As primeiras ranas fósseis aparecem no Jurásico. Os cocodrilos encontravam-se já plenamente estabelecidos. Grandes reptiles arcosaurios permaneciam como dominadores do ecosistema terrestre. Desafortunadamente, o registo fóssil conhecido do Jurásico inferior é demasiado pobre para permitir-nos detalhes sobre a diversificación dos dinossauros, ainda que os restos fósseis de enormes dinossauros que aparecem em rochas jurásicas indicam que evoluíram rapidamente. Neste período os saurópodos aumentaram significativamente seu tamanho, como Diplodocus e Brachiosaurus. Os depredadores também cresceram se adaptando a novas metodologías de caça. Alguns como o Allosaurus dominaram as terras do Jurásico. Ademais surgiram outros grandes dinossauros fitófagos como Stegosaurus, com placas ósseas nas costas e defesas espinosas na bicha.

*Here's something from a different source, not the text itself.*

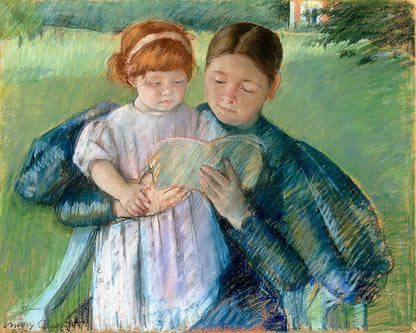 A framed print depicting two young girls, one holding a book, with a focus on soft, muted colors.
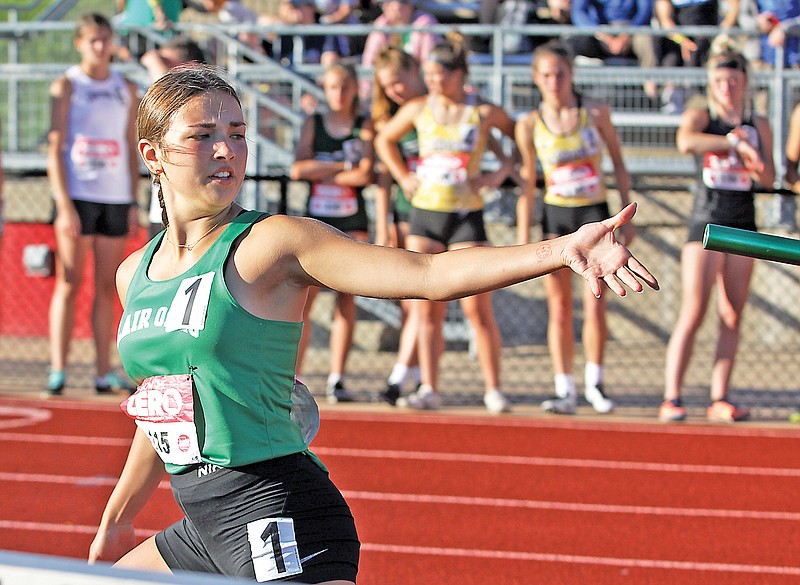 Taylor Yoder of Blair Oaks reaches for the baton during an exchange in the girls 4x400-meter relay preliminaries in last year’s Class 3 track and field state championships at Adkins Stadium. (Greg Jackson/News Tribune)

Neste período aparecem as primeiras aves de pequeno tamanho. Mas o que em realidade dominava os céus nestes tempos foi os grandes pterosaurios. Esta família de reptiles, que por verdadeiro não eram dinossauros, se alimentavam dos peixes nos grandes mares com seus longos bicos que possuíam dentes puntiagudos. Deram a um novo grupo, os pterodactiloideos, entre os que destaca Pterodactylus, que foi achado na África oriental, Inglaterra e França. A bicha destes era muito curta, sua cabeça era maior e seu pescoço mais longo que os pterosaurios triásicos.
Um animal muito notável e característico deste período era Archaeopteryx, o principal fóssil dos yacimientos de Solnhofen. Apesar de que possuía o bico, as garras e o corpo de um pterosaurio, possuía também bicha e plumas de aves como as actuais. Os fósseis foram achados entre 1860 e 1988. Seu esqueleto, do tamanho de uma pomba, parece-se basicamente ao de um dinossauro terópodo, e apresenta rasgos próprios deste grupo: uma longa bicha óssea, presença de garras nos dedos e de dentes nas mandíbulas.

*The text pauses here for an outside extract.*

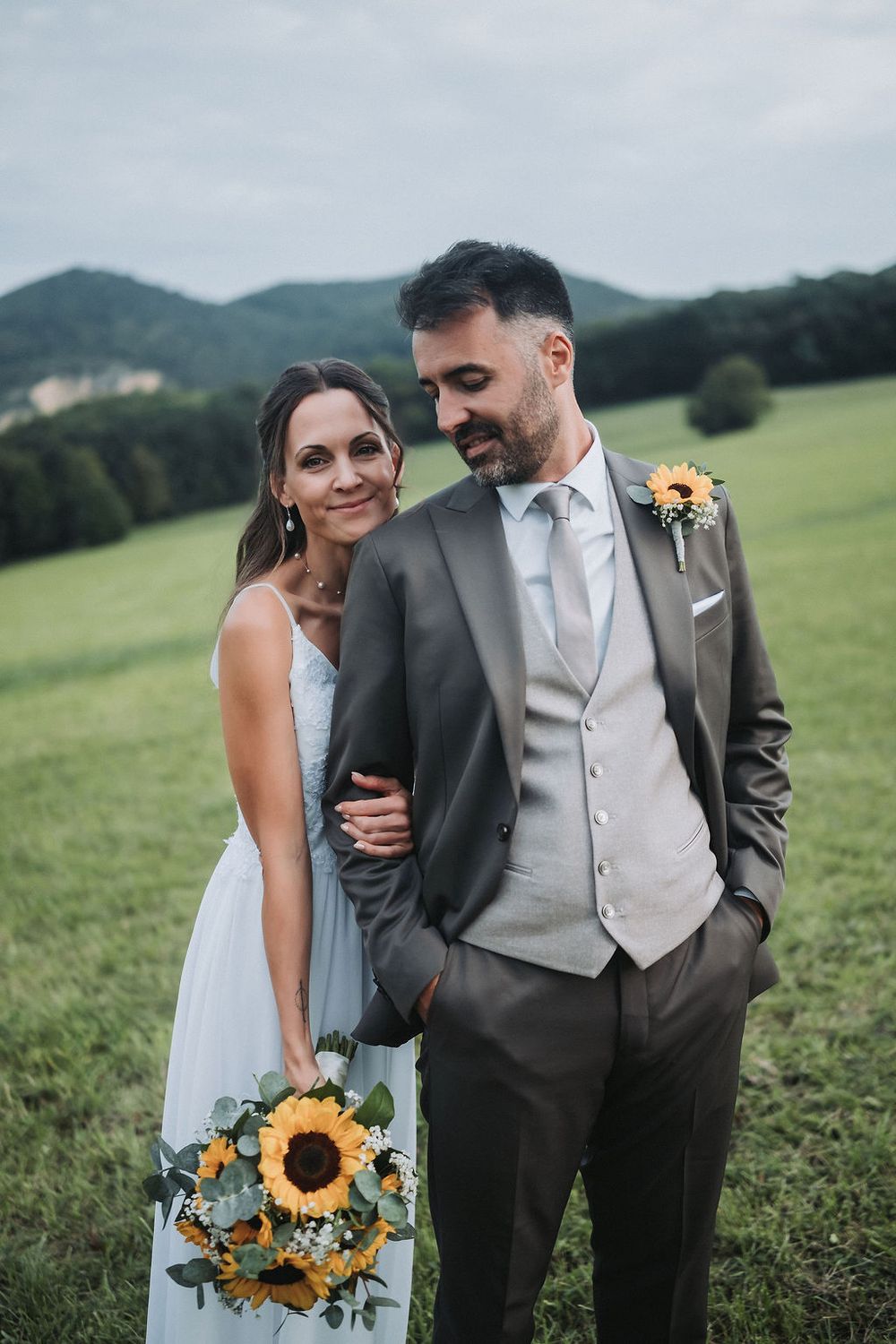 Couple shares intimate moments in a green field with sunflower bouquet during their outdoor wedding photoshoot.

Durante o Jurásico as mais evoluídas formas de vida marinha eram os peixes e os reptiles. Os ictiosaurios sobrevivem à mudança de período. Compartilhavam os mares com os primeiros cocodrilos acuáticos, os quais tinham barbatanas em vez de patas, e com os teleósteos, predecessores da maioria dos peixes actuais. Os plesiosaurios são outro grupo destacado neste período que desafortunadamente não pôde chegar ao seguinte, ao igual que os cocodrilos com barbatanas.
Ao final de Jurásico, teve uma extinção moderada de vida nos oceanos e sobre a terra, mas é discutible se isto constituiu uma verdadeira extinção em massa.